Take some time here to really sit with this question. If memories do arise, recognize that this moment of anger is not merely a reaction to the present, but also a re-experiencing of the past. How interesting, isn’t it, that what we think is a reaction to a particular event is actually the reaction to more than one if not many other interactions and experiences? It is important to punctuate that regardless of intensity, your anger is warranted as it is present to educate you about your internal experience of a stimulus, be it an external interaction or an internal process, such as a thought or a memory. If you recognize that a moment of anger is related to both the current exchange as well as an earlier life event, now you can see the intensity as the combination of events and so all of the events coming into consciousness require resolution. When you become aware of the past’s effect on your present, you can then ask yourself which moment in your life warrants the intensity that you are experiencing. Ask yourself that question again. When you can answer it, you come one step closer to figuring out the appropriate and effective use of your anger. If the intensity is warranted for the present moment, for instance, if someone is screaming at you and you’re becoming angry with them, you can use your anger to tell them you’re not willing to be spoken to in that manner and extricate yourself from the situation. If you’re angry because someone forgot to put the toilet seat down once again but you also remember moments growing up when you would feel angry in response to your father always forgetting to pick you up from school, then you know that there are two situations that warrant attention. The toilet seat is angering, which is healthy, but the intensity of the anger is related to past experiences. This moment of awareness could help you react to the problem at hand with greater composure and eloquence than had the anger been left displaced to the toilet seat issue alone.

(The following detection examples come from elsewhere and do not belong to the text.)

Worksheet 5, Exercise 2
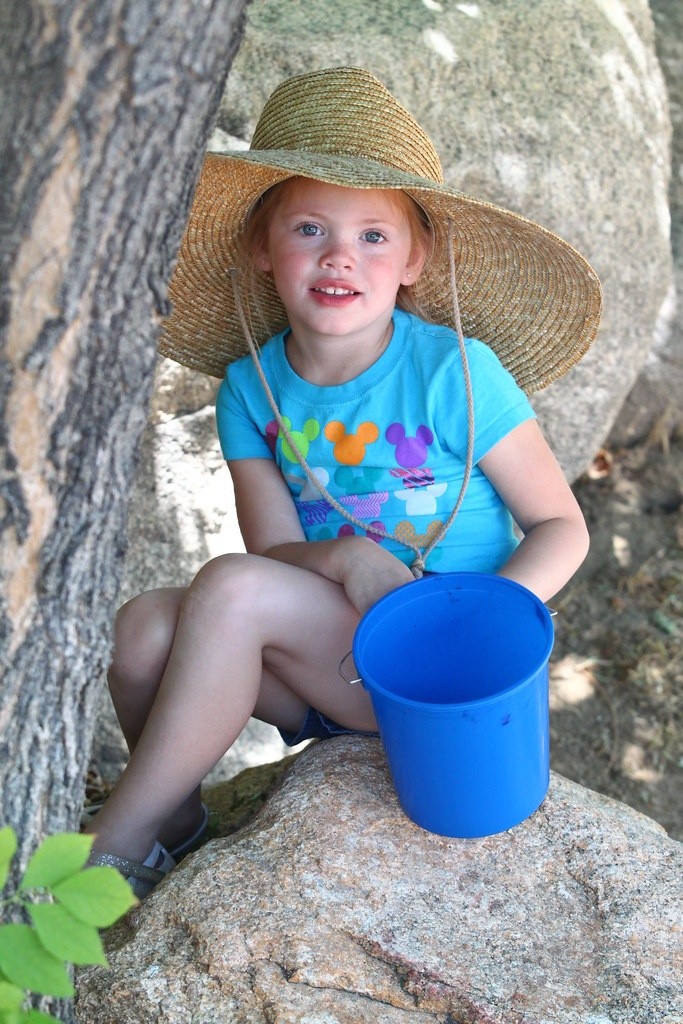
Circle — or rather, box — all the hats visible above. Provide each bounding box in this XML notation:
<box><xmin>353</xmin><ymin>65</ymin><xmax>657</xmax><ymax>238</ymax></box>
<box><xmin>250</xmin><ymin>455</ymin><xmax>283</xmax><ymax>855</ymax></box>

<box><xmin>159</xmin><ymin>65</ymin><xmax>608</xmax><ymax>398</ymax></box>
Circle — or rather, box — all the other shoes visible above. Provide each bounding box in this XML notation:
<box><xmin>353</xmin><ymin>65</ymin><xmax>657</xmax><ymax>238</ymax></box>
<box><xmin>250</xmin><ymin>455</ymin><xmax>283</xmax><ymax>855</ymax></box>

Ultimately, anger and negative emotions let you know that there is something wrong. By allowing yourself to explore the intensity of that anger or negative emotion you bring yourself one step closer to mastery, not of your emotions, but of your actions. You can then decide what to do with your anger that can be productive for you. Maybe you speak up for yourself in an assertive way rather than screaming in response or seething with anger silently, after recognizing that your partner who can’t seem to keep the toilet seat down, is not your father who was also absent minded at times. Maybe you will also give yourself time to heal the wounds you developed in your relationship with your father. This could mean self-exploration or entering into therapy to better understand your history and emotional life. Those who direct others away from the experience of naturally occurring negative emotional states don’t have it all wrong. Certainly life is better and easier when anger doesn’t rule your life and negatively impact your relationships. There is a process, however, for allowing positive emotions in and reducing your experience of negative emotions as detailed above. This must be handled consciously, with awareness and self-reflection, making sure to not ignore the healthy human needs that are showing themselves in the initial experience of negative emotions felt in the moment.